Podcast Endgame#243 yang dipandu Gita Wirjawan(60) — pernah menjabat Menteri Perdagangan Indonesia (2011–2014) dan Kepala BKPM (2009–2012) — dengan menghadirkan Rocky Gerung(66) dan Tom Lembong, tayang 20 November 2025 silam dan telah ditonton ratusan ribu orang, menjadi ruang publik yang memantik refleksi kritis tentang apakah meritokrasi mungkin tumbuh di tengah mediokrasi?
Diskusi itu menyingkap paradoks politik Indonesia: di satu sisi ada harapan bahwa talenta, kapasitas, dan integritas individu dapat menjadi dasar kepemimpinan.

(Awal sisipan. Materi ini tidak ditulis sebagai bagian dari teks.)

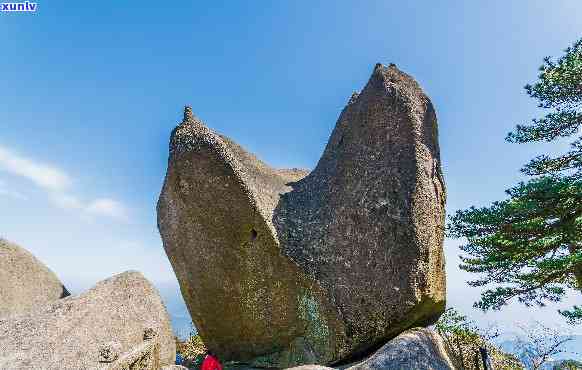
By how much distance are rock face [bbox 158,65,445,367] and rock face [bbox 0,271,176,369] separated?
139 centimetres

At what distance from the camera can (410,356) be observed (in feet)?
29.1

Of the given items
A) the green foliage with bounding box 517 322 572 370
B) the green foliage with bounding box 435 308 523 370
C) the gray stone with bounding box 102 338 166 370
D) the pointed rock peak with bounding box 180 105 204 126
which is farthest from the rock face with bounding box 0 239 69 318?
the green foliage with bounding box 517 322 572 370

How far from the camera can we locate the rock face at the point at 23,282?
53.8 ft

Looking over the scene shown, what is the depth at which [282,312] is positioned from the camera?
12508 mm

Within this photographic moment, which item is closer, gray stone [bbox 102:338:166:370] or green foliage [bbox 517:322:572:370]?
gray stone [bbox 102:338:166:370]

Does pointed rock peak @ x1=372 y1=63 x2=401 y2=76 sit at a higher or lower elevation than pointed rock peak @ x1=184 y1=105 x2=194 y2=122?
higher

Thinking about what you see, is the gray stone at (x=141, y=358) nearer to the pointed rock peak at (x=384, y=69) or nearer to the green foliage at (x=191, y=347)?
the green foliage at (x=191, y=347)

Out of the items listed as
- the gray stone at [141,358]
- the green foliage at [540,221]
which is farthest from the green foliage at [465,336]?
the gray stone at [141,358]

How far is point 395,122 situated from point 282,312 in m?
7.20

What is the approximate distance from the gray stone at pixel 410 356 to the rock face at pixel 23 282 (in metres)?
14.1

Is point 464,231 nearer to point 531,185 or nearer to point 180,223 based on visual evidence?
point 531,185

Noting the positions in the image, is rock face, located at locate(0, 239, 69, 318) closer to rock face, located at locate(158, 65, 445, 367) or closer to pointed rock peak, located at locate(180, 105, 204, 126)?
rock face, located at locate(158, 65, 445, 367)

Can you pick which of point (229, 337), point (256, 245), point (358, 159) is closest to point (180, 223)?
point (256, 245)

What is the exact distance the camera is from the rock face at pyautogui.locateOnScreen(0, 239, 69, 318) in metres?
16.4
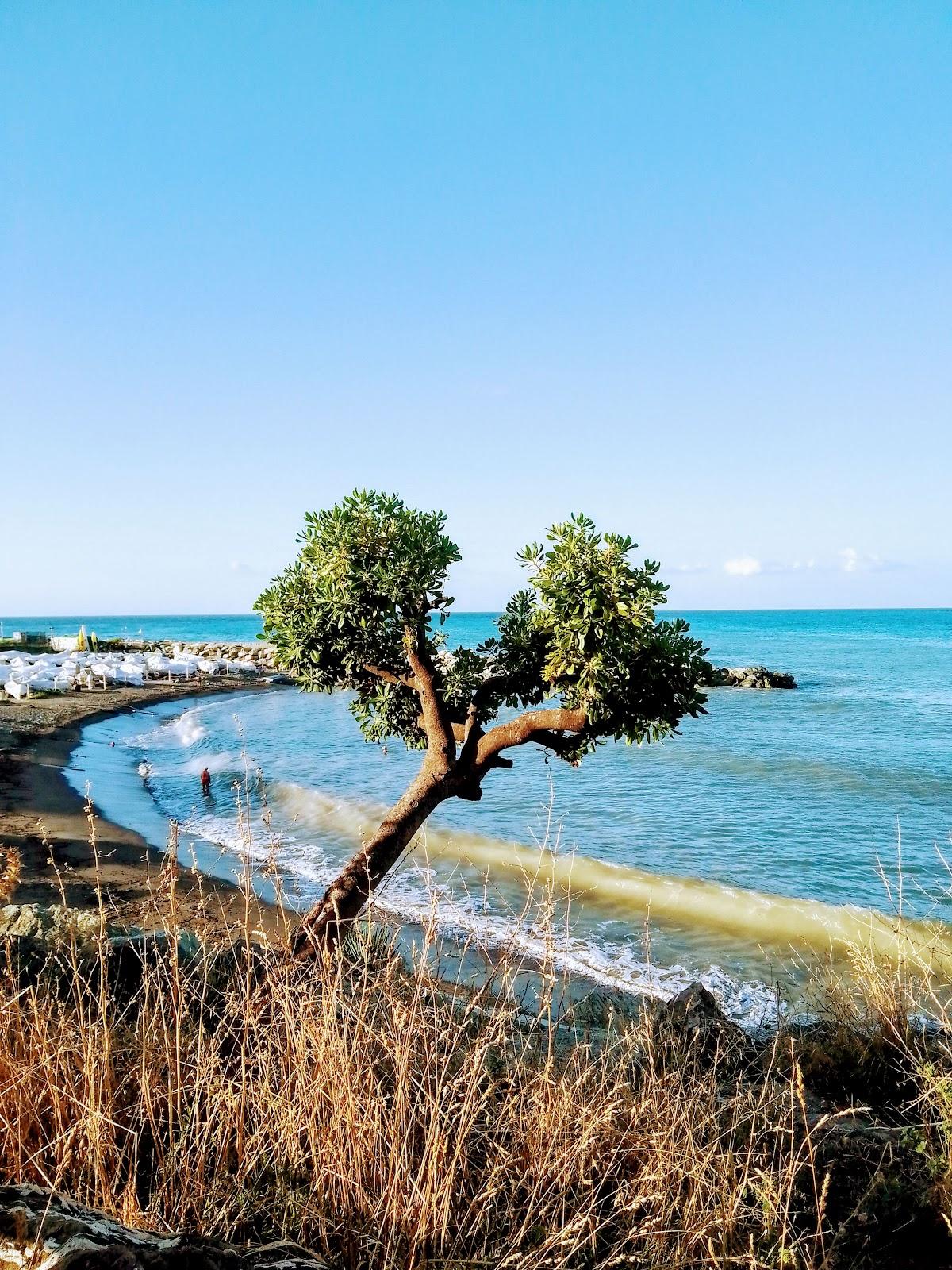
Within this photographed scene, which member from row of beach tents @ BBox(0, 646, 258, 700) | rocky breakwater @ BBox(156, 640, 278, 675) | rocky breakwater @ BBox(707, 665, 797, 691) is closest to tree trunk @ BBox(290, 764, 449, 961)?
row of beach tents @ BBox(0, 646, 258, 700)

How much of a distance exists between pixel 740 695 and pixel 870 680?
1208 centimetres

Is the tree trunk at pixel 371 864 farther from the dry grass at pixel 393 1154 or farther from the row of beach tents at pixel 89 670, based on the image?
the row of beach tents at pixel 89 670

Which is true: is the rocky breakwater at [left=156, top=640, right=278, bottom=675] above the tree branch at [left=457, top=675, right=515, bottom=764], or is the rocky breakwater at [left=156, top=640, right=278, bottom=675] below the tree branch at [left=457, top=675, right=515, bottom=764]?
below

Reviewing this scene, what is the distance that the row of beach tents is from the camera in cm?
3712

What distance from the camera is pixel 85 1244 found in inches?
79.0

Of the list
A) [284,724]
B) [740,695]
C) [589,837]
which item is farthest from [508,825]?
[740,695]

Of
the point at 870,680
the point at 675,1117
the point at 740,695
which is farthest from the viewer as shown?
the point at 870,680

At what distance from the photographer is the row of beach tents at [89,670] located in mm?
37125

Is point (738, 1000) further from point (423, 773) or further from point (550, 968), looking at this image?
point (550, 968)

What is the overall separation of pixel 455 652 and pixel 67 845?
13.3 meters

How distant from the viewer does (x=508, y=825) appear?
20062 mm

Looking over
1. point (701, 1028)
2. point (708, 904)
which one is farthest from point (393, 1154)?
point (708, 904)

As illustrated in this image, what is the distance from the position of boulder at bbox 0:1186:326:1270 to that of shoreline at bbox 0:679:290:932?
68.9 inches

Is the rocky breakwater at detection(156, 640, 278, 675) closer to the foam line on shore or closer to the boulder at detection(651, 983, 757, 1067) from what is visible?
the foam line on shore
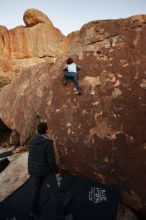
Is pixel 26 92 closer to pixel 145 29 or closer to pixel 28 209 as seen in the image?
pixel 145 29

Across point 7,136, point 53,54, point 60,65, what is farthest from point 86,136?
point 53,54

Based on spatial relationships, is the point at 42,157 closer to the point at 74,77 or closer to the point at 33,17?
the point at 74,77

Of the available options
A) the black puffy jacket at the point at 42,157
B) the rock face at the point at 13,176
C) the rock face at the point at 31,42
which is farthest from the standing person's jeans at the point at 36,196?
the rock face at the point at 31,42

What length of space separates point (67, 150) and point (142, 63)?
2.87 meters

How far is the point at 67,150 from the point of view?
6.49m

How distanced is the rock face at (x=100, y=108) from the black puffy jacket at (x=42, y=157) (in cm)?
160

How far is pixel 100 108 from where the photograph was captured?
6.66 m

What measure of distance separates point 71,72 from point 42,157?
332cm

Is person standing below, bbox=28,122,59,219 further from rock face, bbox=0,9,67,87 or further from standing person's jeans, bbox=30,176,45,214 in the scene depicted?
rock face, bbox=0,9,67,87

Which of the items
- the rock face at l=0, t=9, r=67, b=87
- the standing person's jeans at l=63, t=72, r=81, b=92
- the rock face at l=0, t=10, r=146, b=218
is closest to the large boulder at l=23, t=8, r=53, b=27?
the rock face at l=0, t=9, r=67, b=87

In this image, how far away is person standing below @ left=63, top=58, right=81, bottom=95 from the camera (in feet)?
23.8

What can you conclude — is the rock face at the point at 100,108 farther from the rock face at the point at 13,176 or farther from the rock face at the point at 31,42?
the rock face at the point at 31,42

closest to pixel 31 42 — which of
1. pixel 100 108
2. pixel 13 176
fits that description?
pixel 100 108

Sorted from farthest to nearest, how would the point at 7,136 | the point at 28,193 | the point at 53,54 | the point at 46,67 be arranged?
1. the point at 53,54
2. the point at 7,136
3. the point at 46,67
4. the point at 28,193
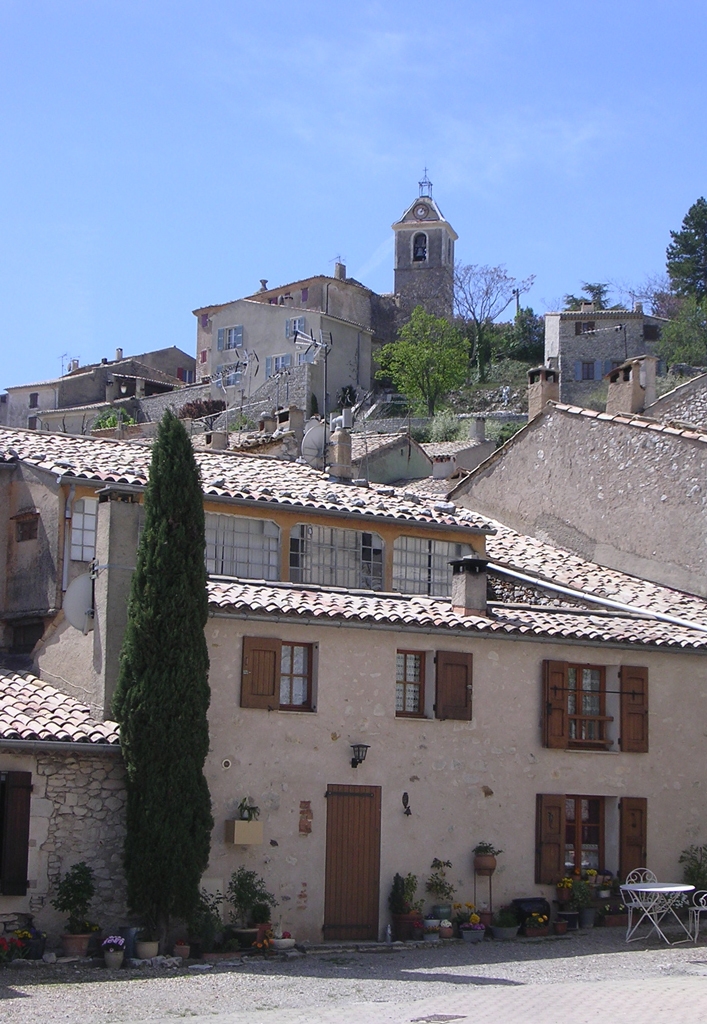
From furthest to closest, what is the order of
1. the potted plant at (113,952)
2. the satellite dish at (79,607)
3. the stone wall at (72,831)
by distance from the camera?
the satellite dish at (79,607) → the stone wall at (72,831) → the potted plant at (113,952)

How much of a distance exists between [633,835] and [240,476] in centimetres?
1009

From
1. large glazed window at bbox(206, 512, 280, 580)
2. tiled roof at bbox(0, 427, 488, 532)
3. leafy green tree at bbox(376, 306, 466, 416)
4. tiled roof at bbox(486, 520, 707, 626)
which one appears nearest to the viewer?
tiled roof at bbox(0, 427, 488, 532)

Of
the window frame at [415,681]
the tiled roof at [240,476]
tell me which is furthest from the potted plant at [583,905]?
the tiled roof at [240,476]

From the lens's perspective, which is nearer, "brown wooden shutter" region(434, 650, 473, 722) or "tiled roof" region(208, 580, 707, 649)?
"tiled roof" region(208, 580, 707, 649)

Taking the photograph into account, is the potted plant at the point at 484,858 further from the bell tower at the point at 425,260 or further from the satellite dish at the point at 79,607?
the bell tower at the point at 425,260

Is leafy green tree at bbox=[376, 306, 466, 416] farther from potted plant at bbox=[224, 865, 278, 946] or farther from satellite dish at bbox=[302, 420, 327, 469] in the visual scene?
potted plant at bbox=[224, 865, 278, 946]

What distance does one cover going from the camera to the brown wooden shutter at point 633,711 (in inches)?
853

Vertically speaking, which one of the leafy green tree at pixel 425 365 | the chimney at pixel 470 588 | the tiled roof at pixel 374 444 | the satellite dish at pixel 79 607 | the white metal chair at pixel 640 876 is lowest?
the white metal chair at pixel 640 876

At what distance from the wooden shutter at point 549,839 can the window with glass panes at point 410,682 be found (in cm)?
254

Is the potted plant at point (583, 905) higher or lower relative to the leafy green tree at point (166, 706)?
lower

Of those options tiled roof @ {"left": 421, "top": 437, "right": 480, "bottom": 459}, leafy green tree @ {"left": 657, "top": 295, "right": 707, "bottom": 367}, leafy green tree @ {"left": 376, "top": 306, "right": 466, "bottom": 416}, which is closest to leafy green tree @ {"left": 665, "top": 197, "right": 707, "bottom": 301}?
leafy green tree @ {"left": 657, "top": 295, "right": 707, "bottom": 367}

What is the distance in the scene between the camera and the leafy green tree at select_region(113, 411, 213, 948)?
17094mm

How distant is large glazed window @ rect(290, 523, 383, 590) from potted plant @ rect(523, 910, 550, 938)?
7064 mm

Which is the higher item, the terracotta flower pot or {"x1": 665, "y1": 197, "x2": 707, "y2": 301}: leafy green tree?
{"x1": 665, "y1": 197, "x2": 707, "y2": 301}: leafy green tree
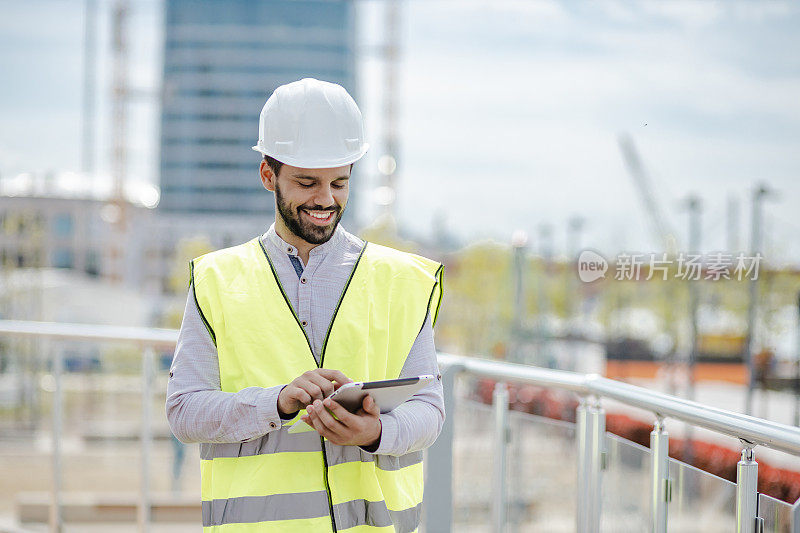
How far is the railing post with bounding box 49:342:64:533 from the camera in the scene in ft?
11.5

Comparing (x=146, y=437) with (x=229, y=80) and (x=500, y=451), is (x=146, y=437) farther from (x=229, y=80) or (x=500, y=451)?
(x=229, y=80)

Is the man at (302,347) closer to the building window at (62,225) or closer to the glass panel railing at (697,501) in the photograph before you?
the glass panel railing at (697,501)

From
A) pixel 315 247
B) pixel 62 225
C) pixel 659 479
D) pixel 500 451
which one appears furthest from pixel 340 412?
pixel 62 225

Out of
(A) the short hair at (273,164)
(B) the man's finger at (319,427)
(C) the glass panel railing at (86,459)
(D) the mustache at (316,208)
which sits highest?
(A) the short hair at (273,164)

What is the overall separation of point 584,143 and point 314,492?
2481 inches

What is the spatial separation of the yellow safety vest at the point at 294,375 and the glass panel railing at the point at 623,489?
3.36ft

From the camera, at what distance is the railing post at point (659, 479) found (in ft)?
7.44

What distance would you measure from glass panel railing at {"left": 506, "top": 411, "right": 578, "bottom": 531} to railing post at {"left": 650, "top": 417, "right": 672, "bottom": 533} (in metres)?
0.43

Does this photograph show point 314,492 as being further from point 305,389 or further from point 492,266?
point 492,266

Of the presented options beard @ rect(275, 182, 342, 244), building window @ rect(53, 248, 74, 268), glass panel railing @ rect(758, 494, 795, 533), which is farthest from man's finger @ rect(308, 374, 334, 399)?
Result: building window @ rect(53, 248, 74, 268)

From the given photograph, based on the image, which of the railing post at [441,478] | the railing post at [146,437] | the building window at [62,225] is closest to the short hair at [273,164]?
the railing post at [441,478]

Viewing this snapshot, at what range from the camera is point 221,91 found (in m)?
76.8

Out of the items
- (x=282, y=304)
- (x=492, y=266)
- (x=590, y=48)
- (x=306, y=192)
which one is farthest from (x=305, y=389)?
(x=590, y=48)

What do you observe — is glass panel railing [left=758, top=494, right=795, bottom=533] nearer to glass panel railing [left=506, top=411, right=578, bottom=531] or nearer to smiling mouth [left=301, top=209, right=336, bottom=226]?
glass panel railing [left=506, top=411, right=578, bottom=531]
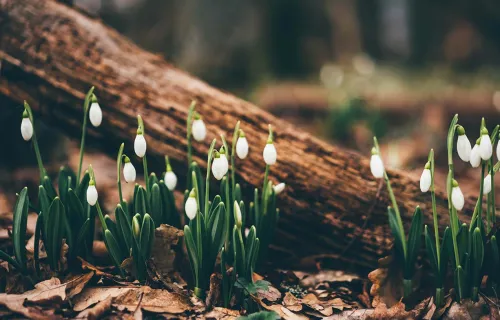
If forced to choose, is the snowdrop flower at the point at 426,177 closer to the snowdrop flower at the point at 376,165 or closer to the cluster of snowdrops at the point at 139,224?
the snowdrop flower at the point at 376,165

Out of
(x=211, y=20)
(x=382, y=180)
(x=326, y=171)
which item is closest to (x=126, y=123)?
(x=326, y=171)

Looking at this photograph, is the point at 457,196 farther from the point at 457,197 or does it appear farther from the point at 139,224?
the point at 139,224

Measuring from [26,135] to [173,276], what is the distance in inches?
31.3

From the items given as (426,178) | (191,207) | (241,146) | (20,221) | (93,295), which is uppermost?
(426,178)

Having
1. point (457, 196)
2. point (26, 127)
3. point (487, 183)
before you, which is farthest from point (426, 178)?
point (26, 127)

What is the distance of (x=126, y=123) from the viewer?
92.0 inches

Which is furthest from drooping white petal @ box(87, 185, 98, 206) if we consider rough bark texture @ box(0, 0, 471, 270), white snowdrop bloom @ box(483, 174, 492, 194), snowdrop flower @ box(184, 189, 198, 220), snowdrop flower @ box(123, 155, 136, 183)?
white snowdrop bloom @ box(483, 174, 492, 194)

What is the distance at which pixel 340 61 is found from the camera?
964 cm

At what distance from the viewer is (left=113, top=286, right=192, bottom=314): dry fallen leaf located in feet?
5.53

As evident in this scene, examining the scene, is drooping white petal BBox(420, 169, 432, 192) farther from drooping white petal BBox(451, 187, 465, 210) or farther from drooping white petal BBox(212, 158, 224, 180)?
drooping white petal BBox(212, 158, 224, 180)

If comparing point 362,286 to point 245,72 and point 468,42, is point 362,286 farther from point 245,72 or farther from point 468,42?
point 468,42

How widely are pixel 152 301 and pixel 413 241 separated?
1.03 m

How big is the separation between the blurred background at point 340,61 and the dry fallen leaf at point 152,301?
4.17 feet

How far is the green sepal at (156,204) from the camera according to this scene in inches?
72.6
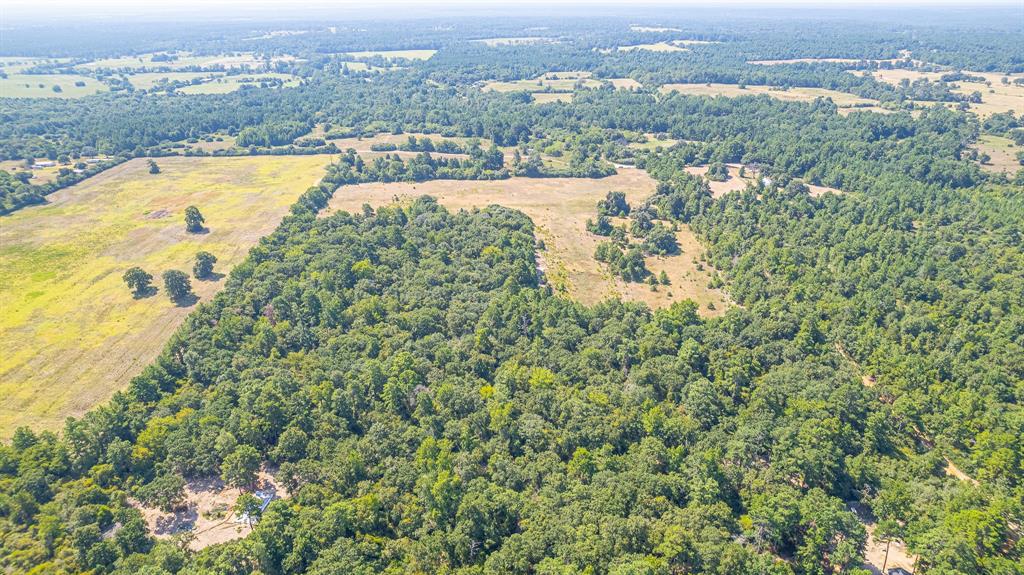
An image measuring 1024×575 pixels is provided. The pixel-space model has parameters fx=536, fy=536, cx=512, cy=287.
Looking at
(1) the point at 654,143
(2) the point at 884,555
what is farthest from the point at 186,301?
(1) the point at 654,143

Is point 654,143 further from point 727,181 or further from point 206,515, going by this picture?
point 206,515

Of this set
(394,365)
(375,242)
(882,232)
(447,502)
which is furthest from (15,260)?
(882,232)

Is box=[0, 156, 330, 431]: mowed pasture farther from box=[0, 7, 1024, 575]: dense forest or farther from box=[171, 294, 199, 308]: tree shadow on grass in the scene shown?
box=[0, 7, 1024, 575]: dense forest

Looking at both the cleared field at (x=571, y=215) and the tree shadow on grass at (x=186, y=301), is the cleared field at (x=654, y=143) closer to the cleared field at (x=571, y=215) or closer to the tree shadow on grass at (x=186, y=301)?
the cleared field at (x=571, y=215)

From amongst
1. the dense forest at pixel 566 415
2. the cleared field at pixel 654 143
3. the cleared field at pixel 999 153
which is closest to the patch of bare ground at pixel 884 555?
the dense forest at pixel 566 415

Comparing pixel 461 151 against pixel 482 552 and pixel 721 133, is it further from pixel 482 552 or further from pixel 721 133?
pixel 482 552

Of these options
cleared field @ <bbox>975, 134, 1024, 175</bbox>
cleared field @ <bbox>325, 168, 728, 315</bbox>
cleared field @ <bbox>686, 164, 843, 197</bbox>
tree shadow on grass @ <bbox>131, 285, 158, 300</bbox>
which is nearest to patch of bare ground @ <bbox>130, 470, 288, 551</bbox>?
tree shadow on grass @ <bbox>131, 285, 158, 300</bbox>
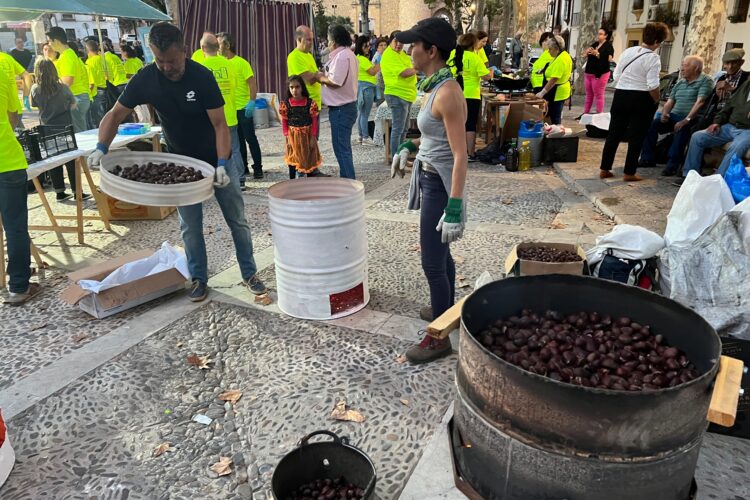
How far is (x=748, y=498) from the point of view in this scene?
2461mm

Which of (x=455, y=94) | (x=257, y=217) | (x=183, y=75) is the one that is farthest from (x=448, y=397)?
(x=257, y=217)

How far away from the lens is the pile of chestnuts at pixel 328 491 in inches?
93.8

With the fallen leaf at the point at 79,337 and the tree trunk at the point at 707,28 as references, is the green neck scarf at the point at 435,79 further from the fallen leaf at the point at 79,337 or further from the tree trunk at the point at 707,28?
the tree trunk at the point at 707,28

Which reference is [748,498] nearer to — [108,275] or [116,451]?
[116,451]

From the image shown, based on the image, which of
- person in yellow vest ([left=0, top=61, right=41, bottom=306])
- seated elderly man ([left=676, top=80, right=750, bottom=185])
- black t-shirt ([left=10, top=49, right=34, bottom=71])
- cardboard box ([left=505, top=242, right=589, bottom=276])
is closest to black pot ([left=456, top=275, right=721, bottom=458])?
cardboard box ([left=505, top=242, right=589, bottom=276])

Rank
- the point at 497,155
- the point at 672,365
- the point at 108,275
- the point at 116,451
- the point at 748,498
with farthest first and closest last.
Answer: the point at 497,155
the point at 108,275
the point at 116,451
the point at 748,498
the point at 672,365

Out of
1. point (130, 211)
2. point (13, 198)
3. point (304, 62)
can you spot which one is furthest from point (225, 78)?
point (13, 198)

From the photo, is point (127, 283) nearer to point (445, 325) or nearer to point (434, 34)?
point (445, 325)

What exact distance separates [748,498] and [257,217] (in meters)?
5.59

Salah satu fondaai filsafat talenta bisa diacu dari Kenneth Aggerholm(55), profesor filsafat olahraga dan pedagogi di Norwegian School of Sport Sciences (NIH), Oslo, Norwegia dan mantan presiden International Association for the Philosophy of Sport (IAPS), dalam Talent Development, Existential Philosophy and Sport: On Becoming an Elite Athlete(2015), mengulas:
“Bakat(talenta) bukan hanya anugerah alami, tetapi juga cara untuk berkembang, fondasi bagi kekuatan karakter melalui komitmen eksistensial.”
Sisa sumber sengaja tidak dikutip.